## [TEXTO PROPUESTO]
====================

El Espíritu Santo restablece en el corazón humano la plena armonía con Dios y, asegurándole la victoria sobre el Maligno, lo abre a la dimensión universal del amor divino. De este modo hace pasar al hombre del amor de sí mismo al amor de la Trinidad, introduciéndole en la experiencia de la libertad interior y de la paz, y encaminándole a vivir toda su existencia como un don. Con el sacro Septenario el Espíritu guía de este modo al bautizado hacia la plena configuración con Cristo y la total sintonía con las perspectivas del Reino de Dios.
Si éste es el camino hacia el que el Espíritu encauza suavemente a todo bautizado, dispensa también una atención especial a los que han sido revestidos del Orden sagrado para que puedan cumplir adecuadamente su exigente ministerio.

====================

## [DATOS APORTADOS]
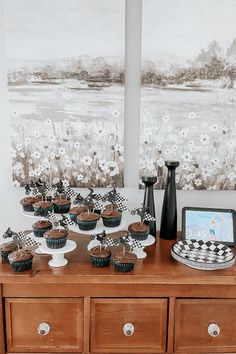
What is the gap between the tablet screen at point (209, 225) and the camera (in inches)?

====================

## [TAREAS A REALIZAR]
(1) Responde brevemente, según el texto sobre el Espíritu Santo:
(a) ¿De qué amor a qué amor hace pasar el Espíritu al hombre?
(b) ¿Con qué guía el Espíritu al bautizado hacia la plena configuración con Cristo?
(c) ¿A quiénes dispensa el Espíritu una atención especial?
(2) Retoma el texto sobre el Espíritu Santo y continúalo a partir de su última oración.
Los datos no hacen falta para resolver las actividades.

## [CLAVE DE RESPUESTAS]
(1)
(a) Del amor de sí mismo al amor de la Trinidad.
(b) Con el sacro Septenario.
(c) A los que han sido revestidos del Orden sagrado.

(2)
Así, con el don de la sabiduría, el Espíritu conduce al sacerdote a valorar cada cosa a la luz del Evangelio, ayudándole a leer en los acontecimientos de su propia vida y de la Iglesia el misterioso y amoroso designio del Padre;
con el don de la inteligencia, favorece en él una mayor profundización en la verdad revelada, impulsándolo a proclamar con fuerza y convicción el gozoso anuncio de la salvación;
con el consejo, el Espíritu ilumina al ministro de Cristo para que sepa orientar su propia conducta según la Providencia, sin dejarse condicionar por los juicios del mundo;
con el don de la fortaleza lo sostiene en las dificultades del ministerio, infundiéndole la necesaria « parresía » en el anuncio del Evangelio (cf. Hch 4, 29.31);
con el don de la ciencia, lo dispone a comprender y aceptar la relación, a veces misteriosa, de las causas segundas con la causa primera en la realidad cósmica;
con el don de piedad, reaviva en él la relación de unión íntima con Dios y la actitud de abandono confiado en su providencia;
finalmente, con el temor de Dios, el último en la jerarquía de los dones, el Espíritu consolida en el sacerdote la conciencia de la propia fragilidad humana y del papel indispensable de la gracia divina, puesto que « ni el que planta es algo, ni el que riega, sino Dios que hace crecer » (1 Co 3,7).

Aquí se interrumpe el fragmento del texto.